入房休息后,他们直接差遣店小二把饭菜送来。
兄弟和小狐狸也好好休息起来。
天色渐晚,夜色渐浓。
秦牧和狐灵儿趴在窗口,仰望悬挂在夜空中那一轮好似玉盘的皓月。
“这就是月亮呀!”
秦牧满脸讶然,狐灵儿小嘴微张,半天合不拢。
“公子,这延康不愧是大墟之外,虽然危险无比,处处危机,可是却有大墟没有的景色!”
狐灵儿一脸迷醉的注视着月亮,民间怪谈中,本就有狐狸拜月的传说。
狐灵儿初见月亮,心里的那股喜欢,简直要溢出来。
“镜哥,你不看两眼嘛?”秦牧转身看向李镜,道:“这可是月亮呀,大墟没有的景致!”
“月亮而已,以前常看。”李镜毫不意外,反而不断查看手中的大育天魔经,他头也不抬地道:“与其在哪里赏月,不如好好修行!等下就要生乱了!”

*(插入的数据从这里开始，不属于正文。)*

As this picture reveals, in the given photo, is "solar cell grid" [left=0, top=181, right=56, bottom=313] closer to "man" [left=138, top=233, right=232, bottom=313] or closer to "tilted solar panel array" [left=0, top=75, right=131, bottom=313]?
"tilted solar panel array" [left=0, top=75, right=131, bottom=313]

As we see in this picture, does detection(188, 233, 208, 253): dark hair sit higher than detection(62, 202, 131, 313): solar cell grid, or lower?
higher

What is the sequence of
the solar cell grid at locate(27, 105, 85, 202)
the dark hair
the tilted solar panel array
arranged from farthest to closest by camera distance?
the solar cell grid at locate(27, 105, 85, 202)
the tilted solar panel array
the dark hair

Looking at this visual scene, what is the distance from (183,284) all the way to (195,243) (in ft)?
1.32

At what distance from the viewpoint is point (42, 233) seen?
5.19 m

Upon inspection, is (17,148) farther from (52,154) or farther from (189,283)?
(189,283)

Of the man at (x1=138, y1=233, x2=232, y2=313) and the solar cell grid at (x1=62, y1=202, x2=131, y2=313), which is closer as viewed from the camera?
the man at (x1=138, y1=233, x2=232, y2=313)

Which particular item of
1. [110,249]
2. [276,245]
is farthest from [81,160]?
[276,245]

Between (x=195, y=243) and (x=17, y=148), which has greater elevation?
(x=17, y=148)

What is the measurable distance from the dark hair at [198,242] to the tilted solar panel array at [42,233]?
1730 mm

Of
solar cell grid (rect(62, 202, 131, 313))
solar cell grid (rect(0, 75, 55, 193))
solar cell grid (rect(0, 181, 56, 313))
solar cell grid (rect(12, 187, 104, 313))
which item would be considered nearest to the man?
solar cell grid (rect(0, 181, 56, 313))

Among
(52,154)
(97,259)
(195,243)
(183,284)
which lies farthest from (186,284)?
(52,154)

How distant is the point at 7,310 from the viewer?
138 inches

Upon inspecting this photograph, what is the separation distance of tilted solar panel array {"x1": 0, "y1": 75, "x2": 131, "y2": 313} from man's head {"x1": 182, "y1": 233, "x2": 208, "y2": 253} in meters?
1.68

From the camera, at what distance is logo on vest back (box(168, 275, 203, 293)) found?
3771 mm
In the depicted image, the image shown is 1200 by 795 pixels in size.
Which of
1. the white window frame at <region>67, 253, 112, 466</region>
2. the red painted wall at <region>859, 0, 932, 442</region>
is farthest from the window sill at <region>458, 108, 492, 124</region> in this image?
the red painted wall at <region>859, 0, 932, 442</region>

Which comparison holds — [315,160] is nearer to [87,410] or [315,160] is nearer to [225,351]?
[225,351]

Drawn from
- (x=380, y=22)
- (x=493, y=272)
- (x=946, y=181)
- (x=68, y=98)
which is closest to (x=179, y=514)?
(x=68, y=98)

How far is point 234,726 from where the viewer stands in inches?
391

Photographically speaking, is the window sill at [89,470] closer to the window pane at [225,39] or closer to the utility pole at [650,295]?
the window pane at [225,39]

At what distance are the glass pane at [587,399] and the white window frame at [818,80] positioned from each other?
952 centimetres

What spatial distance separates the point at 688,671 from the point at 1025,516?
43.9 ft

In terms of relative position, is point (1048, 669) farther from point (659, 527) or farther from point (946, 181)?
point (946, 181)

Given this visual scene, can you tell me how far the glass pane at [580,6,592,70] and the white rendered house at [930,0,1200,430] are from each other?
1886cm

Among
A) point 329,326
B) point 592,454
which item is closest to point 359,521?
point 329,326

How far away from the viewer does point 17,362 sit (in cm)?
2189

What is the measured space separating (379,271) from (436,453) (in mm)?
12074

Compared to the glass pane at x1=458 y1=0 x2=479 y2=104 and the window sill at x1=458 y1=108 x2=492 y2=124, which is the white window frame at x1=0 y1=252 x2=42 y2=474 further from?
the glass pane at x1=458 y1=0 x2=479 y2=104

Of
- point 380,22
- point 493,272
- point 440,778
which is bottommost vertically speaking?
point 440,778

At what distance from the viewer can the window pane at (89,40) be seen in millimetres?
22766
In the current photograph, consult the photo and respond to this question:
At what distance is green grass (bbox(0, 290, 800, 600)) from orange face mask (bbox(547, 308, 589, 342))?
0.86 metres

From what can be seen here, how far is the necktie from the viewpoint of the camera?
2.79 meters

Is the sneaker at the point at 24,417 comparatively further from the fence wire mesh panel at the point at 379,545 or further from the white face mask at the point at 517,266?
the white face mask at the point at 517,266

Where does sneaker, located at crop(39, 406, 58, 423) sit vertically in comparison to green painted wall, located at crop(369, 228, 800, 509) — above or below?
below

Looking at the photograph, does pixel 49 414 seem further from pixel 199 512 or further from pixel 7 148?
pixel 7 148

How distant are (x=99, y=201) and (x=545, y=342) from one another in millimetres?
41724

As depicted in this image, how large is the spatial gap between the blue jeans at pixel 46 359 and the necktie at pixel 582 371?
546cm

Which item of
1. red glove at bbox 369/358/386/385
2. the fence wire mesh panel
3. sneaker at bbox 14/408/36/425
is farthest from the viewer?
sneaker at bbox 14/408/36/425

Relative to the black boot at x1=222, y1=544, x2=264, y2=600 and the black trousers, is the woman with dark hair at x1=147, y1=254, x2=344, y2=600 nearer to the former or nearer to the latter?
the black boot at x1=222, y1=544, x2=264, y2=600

“我就知道!”秦牧一脸看透李镜的神色,呲牙笑道:“镜哥你本就嗜战,在大墟里闷头苦练一年半,没怎么打过架,如今出来了,必然要打个痛快!”
秦牧顿了顿,问道:“是江上的棺材?”
“那不过是排头兵!”李镜道:“大的在后面呢!若是不想修行,就先把行李收拾一下,免得等下跑路的时候,丢了东西!”
秦牧眨眨眼睛,好奇发问道:“镜哥,你该不会要闹一场大的吧!”
“什么叫闹一场大的!”李镜抬起头来,白了秦牧一眼,道:“至多,和天人境界的神通者干上一次!”
秦牧忍不住吐了吐舌头,他与狐灵儿对视,两者都看到对方眼里的惊愕与讶然。
不愧是镜哥/镜公子,这等性格还真是侵略如野火,狂放似燎原。